Just my opinion but I'd find a buyer there, come here and buy a Mexican plated car, a small Ford isn't worth twice the tax.


----------



## donsabi (Oct 11, 2017)

Zorro,
Thanks for your post. From what I have recently read I thought what you are suggesting is the best way to go.


----------



## Zorro2017 (Jan 9, 2017)

I kept my American truck here for years and it really kind of sucked. Keeping the TIP current was a pain and the Federales flagged me over at every checkpoint seeing the Texas tags. One even pulled my intake manifold cover off then began pulling at the insulation on my exhaust manifold before I started complaining. What drug could withstand the temperature of an exhaust manifold is beyond me. 

I listed it on a free local want ad sight and it was sold as soon as I crossed the border. Try to strike up an agreement_ before _you leave with a buyer and buy here.


----------



## Orfin (Sep 26, 2016)

The whole under body of my 2001 Toyota looks very good for its age. At one inspection point along the road back to USA border, the agents looked under the car and asked if i had work done or a muffler installed on my car in Mexico. They said the muffler looked too good and that being suspect for having been installed in mexico by drug runner mechanics.
I told them what work was done and no muffler work was ever done in Mexico.

It is really common all over central and south America to tax personal cars a hefty tax that is enough to pay for a car bought locally in the country. Also if they can, they will reel the vehicle into a luxury tax category.
You actually have to be richer than a luxury car driver in USA to drive the same luxury car in a lot of poorer central or south American countries. 
I remember buying an Apple iPad in Peru 2014, at an official apple store. I still had to pay over $200 more for the iPad even though Apple set up shop in Peru economy, hired Peruvians in Peru ,trained them and all. iPads come no more than $800 for the maximum package models. So an extra $200 is 25%. 
Imported personal cars are taxed even higher. I heard some countries tax around 100% value of the car or maybe that was the combined tax, customs clearing and shipping.

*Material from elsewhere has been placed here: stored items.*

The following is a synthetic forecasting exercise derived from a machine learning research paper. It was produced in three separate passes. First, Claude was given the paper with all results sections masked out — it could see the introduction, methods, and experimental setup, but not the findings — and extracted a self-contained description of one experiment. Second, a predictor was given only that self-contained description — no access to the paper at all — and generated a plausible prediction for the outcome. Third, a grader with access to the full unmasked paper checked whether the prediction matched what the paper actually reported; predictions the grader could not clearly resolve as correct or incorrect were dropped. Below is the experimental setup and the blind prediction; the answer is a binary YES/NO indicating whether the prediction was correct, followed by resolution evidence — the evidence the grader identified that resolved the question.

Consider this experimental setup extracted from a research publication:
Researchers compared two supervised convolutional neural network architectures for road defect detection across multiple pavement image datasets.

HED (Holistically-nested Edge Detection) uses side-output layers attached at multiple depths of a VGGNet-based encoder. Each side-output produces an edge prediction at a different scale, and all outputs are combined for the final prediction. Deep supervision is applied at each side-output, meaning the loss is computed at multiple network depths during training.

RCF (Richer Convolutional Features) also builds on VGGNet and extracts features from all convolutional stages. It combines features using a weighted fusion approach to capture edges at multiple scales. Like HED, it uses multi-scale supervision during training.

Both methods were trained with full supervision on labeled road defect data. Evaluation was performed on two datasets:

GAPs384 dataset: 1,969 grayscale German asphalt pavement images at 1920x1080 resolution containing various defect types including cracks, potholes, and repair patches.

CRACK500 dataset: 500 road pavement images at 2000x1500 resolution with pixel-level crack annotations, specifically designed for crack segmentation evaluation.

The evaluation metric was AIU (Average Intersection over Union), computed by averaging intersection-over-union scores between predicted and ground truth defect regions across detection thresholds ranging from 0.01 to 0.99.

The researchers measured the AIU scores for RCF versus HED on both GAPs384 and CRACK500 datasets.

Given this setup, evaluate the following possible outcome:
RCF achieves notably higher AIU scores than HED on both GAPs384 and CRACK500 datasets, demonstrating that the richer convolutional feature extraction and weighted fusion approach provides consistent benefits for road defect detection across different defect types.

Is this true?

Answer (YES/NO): NO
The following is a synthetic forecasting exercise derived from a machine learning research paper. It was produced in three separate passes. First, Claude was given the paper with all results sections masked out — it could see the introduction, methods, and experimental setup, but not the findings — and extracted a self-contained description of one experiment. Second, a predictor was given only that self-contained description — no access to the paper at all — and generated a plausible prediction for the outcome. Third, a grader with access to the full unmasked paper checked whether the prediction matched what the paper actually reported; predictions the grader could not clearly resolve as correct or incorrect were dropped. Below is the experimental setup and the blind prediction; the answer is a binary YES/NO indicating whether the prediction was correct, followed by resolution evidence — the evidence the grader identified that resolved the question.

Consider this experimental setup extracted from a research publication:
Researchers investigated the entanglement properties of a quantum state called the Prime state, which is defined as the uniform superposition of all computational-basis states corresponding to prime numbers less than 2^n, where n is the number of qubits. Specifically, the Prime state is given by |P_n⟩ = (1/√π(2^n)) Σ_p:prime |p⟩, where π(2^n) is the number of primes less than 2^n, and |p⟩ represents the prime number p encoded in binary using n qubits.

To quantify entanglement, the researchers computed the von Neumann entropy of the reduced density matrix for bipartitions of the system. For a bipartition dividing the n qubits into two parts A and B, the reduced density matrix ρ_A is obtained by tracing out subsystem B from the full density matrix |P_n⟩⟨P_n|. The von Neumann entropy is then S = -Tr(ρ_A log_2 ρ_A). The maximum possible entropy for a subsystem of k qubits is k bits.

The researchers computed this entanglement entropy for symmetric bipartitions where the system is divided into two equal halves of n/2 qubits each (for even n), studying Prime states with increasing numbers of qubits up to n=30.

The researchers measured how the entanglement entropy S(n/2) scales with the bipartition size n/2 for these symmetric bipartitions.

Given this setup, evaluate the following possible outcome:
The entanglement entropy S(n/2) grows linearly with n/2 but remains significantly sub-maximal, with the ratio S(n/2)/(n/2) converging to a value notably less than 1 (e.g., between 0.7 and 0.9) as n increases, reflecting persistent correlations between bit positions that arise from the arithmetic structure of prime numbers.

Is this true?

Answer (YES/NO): YES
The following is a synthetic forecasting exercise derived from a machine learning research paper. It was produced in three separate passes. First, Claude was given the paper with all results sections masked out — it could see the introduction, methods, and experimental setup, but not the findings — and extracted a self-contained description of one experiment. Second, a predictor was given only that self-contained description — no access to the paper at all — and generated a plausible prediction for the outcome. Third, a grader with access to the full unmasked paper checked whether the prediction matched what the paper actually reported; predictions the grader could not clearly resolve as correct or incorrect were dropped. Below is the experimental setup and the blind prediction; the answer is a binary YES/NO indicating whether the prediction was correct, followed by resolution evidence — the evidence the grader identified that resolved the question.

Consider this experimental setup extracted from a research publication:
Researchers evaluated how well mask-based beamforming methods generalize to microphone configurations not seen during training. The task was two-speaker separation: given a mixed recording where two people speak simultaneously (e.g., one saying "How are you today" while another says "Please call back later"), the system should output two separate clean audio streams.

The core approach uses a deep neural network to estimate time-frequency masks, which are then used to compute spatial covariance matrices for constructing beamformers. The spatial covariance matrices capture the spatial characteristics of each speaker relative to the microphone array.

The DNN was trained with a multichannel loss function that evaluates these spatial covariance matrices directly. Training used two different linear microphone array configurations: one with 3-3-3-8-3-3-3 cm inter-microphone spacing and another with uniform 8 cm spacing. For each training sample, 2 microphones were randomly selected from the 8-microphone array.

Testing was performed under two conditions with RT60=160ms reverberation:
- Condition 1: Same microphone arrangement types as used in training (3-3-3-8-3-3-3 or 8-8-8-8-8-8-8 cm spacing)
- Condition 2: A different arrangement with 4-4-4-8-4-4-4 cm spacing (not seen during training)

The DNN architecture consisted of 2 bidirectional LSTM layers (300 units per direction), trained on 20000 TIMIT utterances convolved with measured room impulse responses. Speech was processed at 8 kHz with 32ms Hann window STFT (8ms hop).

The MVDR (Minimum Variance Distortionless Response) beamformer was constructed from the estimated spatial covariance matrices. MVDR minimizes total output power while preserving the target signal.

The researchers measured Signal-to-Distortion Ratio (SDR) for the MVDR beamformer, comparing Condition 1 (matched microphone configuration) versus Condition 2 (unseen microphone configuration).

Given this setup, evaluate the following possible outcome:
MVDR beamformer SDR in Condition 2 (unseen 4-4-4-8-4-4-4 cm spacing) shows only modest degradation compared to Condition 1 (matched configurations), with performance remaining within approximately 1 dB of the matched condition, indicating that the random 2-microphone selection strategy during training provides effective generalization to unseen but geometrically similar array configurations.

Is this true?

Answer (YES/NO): YES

Either way, it is always easier to get a car in Mexico. One thing i like about Mexico after having spent time living in a number of countries around the world, is the buying options you have. So much to make you feel not so far off from USA, as a matter of fact. They have all usual the dealers there. VW,toyota,nissan,mercedes,GM,Fiat, and more. Manufactured in Mexico also so the whole import tax issue can be out of the picture entirely. 
I got a small washing machine cheaper than i could in USA and that being made in mexico, stemming from the era when USA had appliance made in mexico for USA sale. 
Mexico is a bigger manufacturer than most people realize. 
I won't be surprised if a made in Mexico Chevy, Ford, nissan or VW is cheaper in Mexico than the same car in USA. Although USA specifications may be missing in Mexico versions.


----------



## RVGRINGO (May 16, 2007)

If you get a Permanet Resident Visa, you will be prohibited from driving a foreign plated car in Mexico. You should sell your US car in the US and buy a replacement in Mexico. 
As you will not have title to a financed vehicle, that raises another problem in the event of an accident and impoundment. The owner must produce the title to get the vehicle back. The bank is the owner, not you. Catch-22? Another is getting a Mexican insurance company to insure in favor of your lienholder, instead of you.
To many expensive and complicated things to worry about, in my opinion.


----------



## surabi (Jan 1, 2017)

If you have permanent resident status you cannot drive a foreign plated car in Mexico. Period. Totally illegal.


----------



## UrbanMan (Jun 18, 2015)

Zorro2017 said:


> Just my opinion but I'd find a buyer there, come here and buy a Mexican plated car, a small Ford isn't worth twice the tax.





RVGRINGO said:


> If you get a Permanet Resident Visa, you will be prohibited from driving a foreign plated car in Mexico. You should sell your US car in the US and buy a replacement in Mexico.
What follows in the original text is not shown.